Pour chipoter un peu, je dirai qu'il y a tout de même quelques longueurs, et que le spectacle gagnerait à être raccourci d'une bonne demi-heure. Et surtout, ça manque cruellement de mise en scène. Dieudonné est un comédien formidable (si vous n'avez pas encore vu le "Le derrière" de Valérie Lemercier, courrez le louer à votre vidéoclub), mais on sent par moment qu'il ne sait pas trop quoi faire des ses bras et des ses jambes. Avec un metteur en scène compétent (et il y en a, ne serait-ce qu'un certain François R. dont il est beaucoup question dans ce site), Pardon Judas serait peut-être un des meilleurs spectacles comiques de tous les temps. 

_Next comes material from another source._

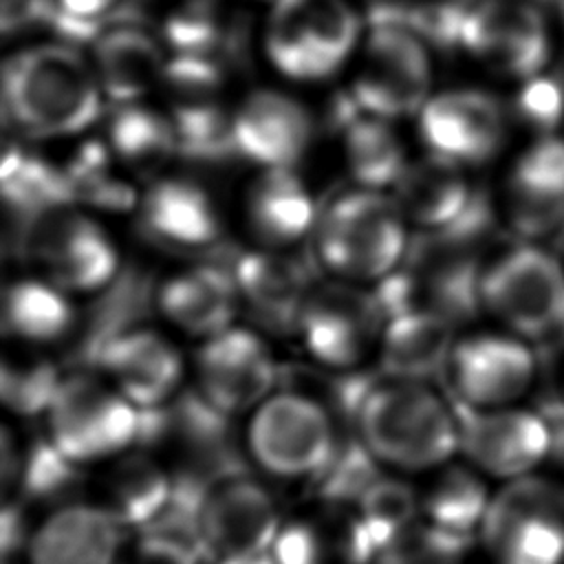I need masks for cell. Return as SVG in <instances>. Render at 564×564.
Returning <instances> with one entry per match:
<instances>
[{"mask_svg":"<svg viewBox=\"0 0 564 564\" xmlns=\"http://www.w3.org/2000/svg\"><path fill=\"white\" fill-rule=\"evenodd\" d=\"M350 423L370 456L399 471L438 469L458 452L454 403L423 381L370 379Z\"/></svg>","mask_w":564,"mask_h":564,"instance_id":"obj_1","label":"cell"},{"mask_svg":"<svg viewBox=\"0 0 564 564\" xmlns=\"http://www.w3.org/2000/svg\"><path fill=\"white\" fill-rule=\"evenodd\" d=\"M101 101L104 93L95 66L73 44L29 46L4 64V117L24 137L79 134L97 121Z\"/></svg>","mask_w":564,"mask_h":564,"instance_id":"obj_2","label":"cell"},{"mask_svg":"<svg viewBox=\"0 0 564 564\" xmlns=\"http://www.w3.org/2000/svg\"><path fill=\"white\" fill-rule=\"evenodd\" d=\"M313 258L335 280L366 284L388 278L408 256V220L394 196L355 187L328 200L315 218Z\"/></svg>","mask_w":564,"mask_h":564,"instance_id":"obj_3","label":"cell"},{"mask_svg":"<svg viewBox=\"0 0 564 564\" xmlns=\"http://www.w3.org/2000/svg\"><path fill=\"white\" fill-rule=\"evenodd\" d=\"M245 445L251 460L282 480H315L330 463L339 434L333 410L302 390H275L249 412Z\"/></svg>","mask_w":564,"mask_h":564,"instance_id":"obj_4","label":"cell"},{"mask_svg":"<svg viewBox=\"0 0 564 564\" xmlns=\"http://www.w3.org/2000/svg\"><path fill=\"white\" fill-rule=\"evenodd\" d=\"M480 306L529 344L564 333V260L535 242L494 256L480 280Z\"/></svg>","mask_w":564,"mask_h":564,"instance_id":"obj_5","label":"cell"},{"mask_svg":"<svg viewBox=\"0 0 564 564\" xmlns=\"http://www.w3.org/2000/svg\"><path fill=\"white\" fill-rule=\"evenodd\" d=\"M478 538L491 564H564V480L535 471L502 482Z\"/></svg>","mask_w":564,"mask_h":564,"instance_id":"obj_6","label":"cell"},{"mask_svg":"<svg viewBox=\"0 0 564 564\" xmlns=\"http://www.w3.org/2000/svg\"><path fill=\"white\" fill-rule=\"evenodd\" d=\"M44 419V436L79 467L121 456L141 427V410L104 377L82 370L62 379Z\"/></svg>","mask_w":564,"mask_h":564,"instance_id":"obj_7","label":"cell"},{"mask_svg":"<svg viewBox=\"0 0 564 564\" xmlns=\"http://www.w3.org/2000/svg\"><path fill=\"white\" fill-rule=\"evenodd\" d=\"M20 251L40 278L68 295L104 291L119 278L112 238L77 205L53 207L22 223Z\"/></svg>","mask_w":564,"mask_h":564,"instance_id":"obj_8","label":"cell"},{"mask_svg":"<svg viewBox=\"0 0 564 564\" xmlns=\"http://www.w3.org/2000/svg\"><path fill=\"white\" fill-rule=\"evenodd\" d=\"M359 26V15L346 0H275L264 48L284 77L319 82L350 57Z\"/></svg>","mask_w":564,"mask_h":564,"instance_id":"obj_9","label":"cell"},{"mask_svg":"<svg viewBox=\"0 0 564 564\" xmlns=\"http://www.w3.org/2000/svg\"><path fill=\"white\" fill-rule=\"evenodd\" d=\"M458 48L491 75L522 84L553 68L555 33L533 0H471Z\"/></svg>","mask_w":564,"mask_h":564,"instance_id":"obj_10","label":"cell"},{"mask_svg":"<svg viewBox=\"0 0 564 564\" xmlns=\"http://www.w3.org/2000/svg\"><path fill=\"white\" fill-rule=\"evenodd\" d=\"M280 527L273 496L242 469L207 482L194 511V542L212 564L271 553Z\"/></svg>","mask_w":564,"mask_h":564,"instance_id":"obj_11","label":"cell"},{"mask_svg":"<svg viewBox=\"0 0 564 564\" xmlns=\"http://www.w3.org/2000/svg\"><path fill=\"white\" fill-rule=\"evenodd\" d=\"M427 44L408 29L370 24L350 97L361 112L392 121L419 115L432 97Z\"/></svg>","mask_w":564,"mask_h":564,"instance_id":"obj_12","label":"cell"},{"mask_svg":"<svg viewBox=\"0 0 564 564\" xmlns=\"http://www.w3.org/2000/svg\"><path fill=\"white\" fill-rule=\"evenodd\" d=\"M383 324L386 315L375 291L335 280L311 289L295 333L317 364L352 370L379 350Z\"/></svg>","mask_w":564,"mask_h":564,"instance_id":"obj_13","label":"cell"},{"mask_svg":"<svg viewBox=\"0 0 564 564\" xmlns=\"http://www.w3.org/2000/svg\"><path fill=\"white\" fill-rule=\"evenodd\" d=\"M443 377L449 399L465 408L516 405L535 383L538 357L529 341L500 333L456 337Z\"/></svg>","mask_w":564,"mask_h":564,"instance_id":"obj_14","label":"cell"},{"mask_svg":"<svg viewBox=\"0 0 564 564\" xmlns=\"http://www.w3.org/2000/svg\"><path fill=\"white\" fill-rule=\"evenodd\" d=\"M454 410L458 449L482 476L509 482L535 474L549 460L551 430L540 410L522 405L476 410L460 403H454Z\"/></svg>","mask_w":564,"mask_h":564,"instance_id":"obj_15","label":"cell"},{"mask_svg":"<svg viewBox=\"0 0 564 564\" xmlns=\"http://www.w3.org/2000/svg\"><path fill=\"white\" fill-rule=\"evenodd\" d=\"M509 112L482 88H452L432 95L419 112L427 154L463 170L491 161L507 141Z\"/></svg>","mask_w":564,"mask_h":564,"instance_id":"obj_16","label":"cell"},{"mask_svg":"<svg viewBox=\"0 0 564 564\" xmlns=\"http://www.w3.org/2000/svg\"><path fill=\"white\" fill-rule=\"evenodd\" d=\"M196 392L218 412H253L275 392L280 368L264 339L242 326L200 341L194 357Z\"/></svg>","mask_w":564,"mask_h":564,"instance_id":"obj_17","label":"cell"},{"mask_svg":"<svg viewBox=\"0 0 564 564\" xmlns=\"http://www.w3.org/2000/svg\"><path fill=\"white\" fill-rule=\"evenodd\" d=\"M509 227L538 240L564 227V137H533L516 156L502 189Z\"/></svg>","mask_w":564,"mask_h":564,"instance_id":"obj_18","label":"cell"},{"mask_svg":"<svg viewBox=\"0 0 564 564\" xmlns=\"http://www.w3.org/2000/svg\"><path fill=\"white\" fill-rule=\"evenodd\" d=\"M240 159L260 170H293L311 148L313 117L291 95L253 90L231 117Z\"/></svg>","mask_w":564,"mask_h":564,"instance_id":"obj_19","label":"cell"},{"mask_svg":"<svg viewBox=\"0 0 564 564\" xmlns=\"http://www.w3.org/2000/svg\"><path fill=\"white\" fill-rule=\"evenodd\" d=\"M101 377L137 410H154L178 397L183 359L161 333L132 326L110 339L97 357Z\"/></svg>","mask_w":564,"mask_h":564,"instance_id":"obj_20","label":"cell"},{"mask_svg":"<svg viewBox=\"0 0 564 564\" xmlns=\"http://www.w3.org/2000/svg\"><path fill=\"white\" fill-rule=\"evenodd\" d=\"M137 212L141 231L167 249H212L223 236L218 203L205 185L189 176L154 178L139 196Z\"/></svg>","mask_w":564,"mask_h":564,"instance_id":"obj_21","label":"cell"},{"mask_svg":"<svg viewBox=\"0 0 564 564\" xmlns=\"http://www.w3.org/2000/svg\"><path fill=\"white\" fill-rule=\"evenodd\" d=\"M240 306L275 330H297L302 306L315 286L308 267L284 249L245 251L231 269Z\"/></svg>","mask_w":564,"mask_h":564,"instance_id":"obj_22","label":"cell"},{"mask_svg":"<svg viewBox=\"0 0 564 564\" xmlns=\"http://www.w3.org/2000/svg\"><path fill=\"white\" fill-rule=\"evenodd\" d=\"M123 527L97 502L59 505L26 540V564H117Z\"/></svg>","mask_w":564,"mask_h":564,"instance_id":"obj_23","label":"cell"},{"mask_svg":"<svg viewBox=\"0 0 564 564\" xmlns=\"http://www.w3.org/2000/svg\"><path fill=\"white\" fill-rule=\"evenodd\" d=\"M271 557L275 564H372L377 546L350 505L324 502L282 522Z\"/></svg>","mask_w":564,"mask_h":564,"instance_id":"obj_24","label":"cell"},{"mask_svg":"<svg viewBox=\"0 0 564 564\" xmlns=\"http://www.w3.org/2000/svg\"><path fill=\"white\" fill-rule=\"evenodd\" d=\"M159 313L185 335L207 339L234 326L240 300L231 271L200 264L161 282L154 295Z\"/></svg>","mask_w":564,"mask_h":564,"instance_id":"obj_25","label":"cell"},{"mask_svg":"<svg viewBox=\"0 0 564 564\" xmlns=\"http://www.w3.org/2000/svg\"><path fill=\"white\" fill-rule=\"evenodd\" d=\"M317 207L293 170H260L245 192V223L258 247L289 249L311 236Z\"/></svg>","mask_w":564,"mask_h":564,"instance_id":"obj_26","label":"cell"},{"mask_svg":"<svg viewBox=\"0 0 564 564\" xmlns=\"http://www.w3.org/2000/svg\"><path fill=\"white\" fill-rule=\"evenodd\" d=\"M330 123L341 134L346 167L357 187L386 192L397 185L410 161L390 121L361 112L346 93L330 108Z\"/></svg>","mask_w":564,"mask_h":564,"instance_id":"obj_27","label":"cell"},{"mask_svg":"<svg viewBox=\"0 0 564 564\" xmlns=\"http://www.w3.org/2000/svg\"><path fill=\"white\" fill-rule=\"evenodd\" d=\"M392 192L408 225L419 227L423 234L452 227L478 198L463 167L432 154L410 161Z\"/></svg>","mask_w":564,"mask_h":564,"instance_id":"obj_28","label":"cell"},{"mask_svg":"<svg viewBox=\"0 0 564 564\" xmlns=\"http://www.w3.org/2000/svg\"><path fill=\"white\" fill-rule=\"evenodd\" d=\"M454 328L452 319L427 308L388 317L377 350L381 375L423 383L443 375L456 341Z\"/></svg>","mask_w":564,"mask_h":564,"instance_id":"obj_29","label":"cell"},{"mask_svg":"<svg viewBox=\"0 0 564 564\" xmlns=\"http://www.w3.org/2000/svg\"><path fill=\"white\" fill-rule=\"evenodd\" d=\"M167 59L159 40L143 24L115 26L93 42V66L106 99L137 104L161 84Z\"/></svg>","mask_w":564,"mask_h":564,"instance_id":"obj_30","label":"cell"},{"mask_svg":"<svg viewBox=\"0 0 564 564\" xmlns=\"http://www.w3.org/2000/svg\"><path fill=\"white\" fill-rule=\"evenodd\" d=\"M172 476L148 454H121L97 485V505L123 529H150L167 509Z\"/></svg>","mask_w":564,"mask_h":564,"instance_id":"obj_31","label":"cell"},{"mask_svg":"<svg viewBox=\"0 0 564 564\" xmlns=\"http://www.w3.org/2000/svg\"><path fill=\"white\" fill-rule=\"evenodd\" d=\"M163 37L178 55L212 57L231 68L247 53V18L218 0H187L163 22Z\"/></svg>","mask_w":564,"mask_h":564,"instance_id":"obj_32","label":"cell"},{"mask_svg":"<svg viewBox=\"0 0 564 564\" xmlns=\"http://www.w3.org/2000/svg\"><path fill=\"white\" fill-rule=\"evenodd\" d=\"M7 337L26 346L64 341L77 328V313L66 291L44 278H20L2 297Z\"/></svg>","mask_w":564,"mask_h":564,"instance_id":"obj_33","label":"cell"},{"mask_svg":"<svg viewBox=\"0 0 564 564\" xmlns=\"http://www.w3.org/2000/svg\"><path fill=\"white\" fill-rule=\"evenodd\" d=\"M106 143L123 170L152 181L163 176V167L178 156L170 115L139 101L117 106L108 121Z\"/></svg>","mask_w":564,"mask_h":564,"instance_id":"obj_34","label":"cell"},{"mask_svg":"<svg viewBox=\"0 0 564 564\" xmlns=\"http://www.w3.org/2000/svg\"><path fill=\"white\" fill-rule=\"evenodd\" d=\"M469 463H445L421 491V520L458 538L471 540L480 531L491 491Z\"/></svg>","mask_w":564,"mask_h":564,"instance_id":"obj_35","label":"cell"},{"mask_svg":"<svg viewBox=\"0 0 564 564\" xmlns=\"http://www.w3.org/2000/svg\"><path fill=\"white\" fill-rule=\"evenodd\" d=\"M2 196L22 223L62 205H75L64 167L9 145L2 161Z\"/></svg>","mask_w":564,"mask_h":564,"instance_id":"obj_36","label":"cell"},{"mask_svg":"<svg viewBox=\"0 0 564 564\" xmlns=\"http://www.w3.org/2000/svg\"><path fill=\"white\" fill-rule=\"evenodd\" d=\"M119 170L123 167L110 152L108 143L88 141L79 145L64 165L73 203L104 212L137 207L139 196Z\"/></svg>","mask_w":564,"mask_h":564,"instance_id":"obj_37","label":"cell"},{"mask_svg":"<svg viewBox=\"0 0 564 564\" xmlns=\"http://www.w3.org/2000/svg\"><path fill=\"white\" fill-rule=\"evenodd\" d=\"M350 507L379 553L388 542L419 522L421 494L412 485L381 474Z\"/></svg>","mask_w":564,"mask_h":564,"instance_id":"obj_38","label":"cell"},{"mask_svg":"<svg viewBox=\"0 0 564 564\" xmlns=\"http://www.w3.org/2000/svg\"><path fill=\"white\" fill-rule=\"evenodd\" d=\"M62 379L51 359L37 355H7L0 377L2 401L20 416L46 414Z\"/></svg>","mask_w":564,"mask_h":564,"instance_id":"obj_39","label":"cell"},{"mask_svg":"<svg viewBox=\"0 0 564 564\" xmlns=\"http://www.w3.org/2000/svg\"><path fill=\"white\" fill-rule=\"evenodd\" d=\"M469 540L423 520L388 542L372 564H463Z\"/></svg>","mask_w":564,"mask_h":564,"instance_id":"obj_40","label":"cell"},{"mask_svg":"<svg viewBox=\"0 0 564 564\" xmlns=\"http://www.w3.org/2000/svg\"><path fill=\"white\" fill-rule=\"evenodd\" d=\"M513 115L535 132V137L560 134L564 123V79L553 68L518 84Z\"/></svg>","mask_w":564,"mask_h":564,"instance_id":"obj_41","label":"cell"},{"mask_svg":"<svg viewBox=\"0 0 564 564\" xmlns=\"http://www.w3.org/2000/svg\"><path fill=\"white\" fill-rule=\"evenodd\" d=\"M205 557L194 542L163 533L143 531L132 544L123 546L117 564H203Z\"/></svg>","mask_w":564,"mask_h":564,"instance_id":"obj_42","label":"cell"},{"mask_svg":"<svg viewBox=\"0 0 564 564\" xmlns=\"http://www.w3.org/2000/svg\"><path fill=\"white\" fill-rule=\"evenodd\" d=\"M55 9V0H0L2 33L9 37L35 26L48 29Z\"/></svg>","mask_w":564,"mask_h":564,"instance_id":"obj_43","label":"cell"},{"mask_svg":"<svg viewBox=\"0 0 564 564\" xmlns=\"http://www.w3.org/2000/svg\"><path fill=\"white\" fill-rule=\"evenodd\" d=\"M59 11L75 20L99 22L101 18L117 11L126 0H55Z\"/></svg>","mask_w":564,"mask_h":564,"instance_id":"obj_44","label":"cell"},{"mask_svg":"<svg viewBox=\"0 0 564 564\" xmlns=\"http://www.w3.org/2000/svg\"><path fill=\"white\" fill-rule=\"evenodd\" d=\"M551 430V456L564 469V401H551L540 410Z\"/></svg>","mask_w":564,"mask_h":564,"instance_id":"obj_45","label":"cell"},{"mask_svg":"<svg viewBox=\"0 0 564 564\" xmlns=\"http://www.w3.org/2000/svg\"><path fill=\"white\" fill-rule=\"evenodd\" d=\"M26 531H24V520L20 513L18 505L7 502L2 511V553L9 557L18 544H22Z\"/></svg>","mask_w":564,"mask_h":564,"instance_id":"obj_46","label":"cell"},{"mask_svg":"<svg viewBox=\"0 0 564 564\" xmlns=\"http://www.w3.org/2000/svg\"><path fill=\"white\" fill-rule=\"evenodd\" d=\"M216 564H275L271 553L264 555H251V557H236V560H225V562H216Z\"/></svg>","mask_w":564,"mask_h":564,"instance_id":"obj_47","label":"cell"},{"mask_svg":"<svg viewBox=\"0 0 564 564\" xmlns=\"http://www.w3.org/2000/svg\"><path fill=\"white\" fill-rule=\"evenodd\" d=\"M562 401H564V394H562Z\"/></svg>","mask_w":564,"mask_h":564,"instance_id":"obj_48","label":"cell"}]
</instances>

En conclusion, si comme moi vous trouvez le discours du gars Dieudonné un peu facile et démago lorsqu'il passe à la télé, ce spectacle vous fera mieux comprendre ses combats, et y adhérer pleinement, le tout dans la joie et la bonne humeur. Drôle et pas con. Tout le contraire de Guy Bedos.

Théâtre de la main d'or, 15 passage de la main d'or, 75 011 Paris. Métro Ledru-Rollin. Location au 01 43 38 06 99.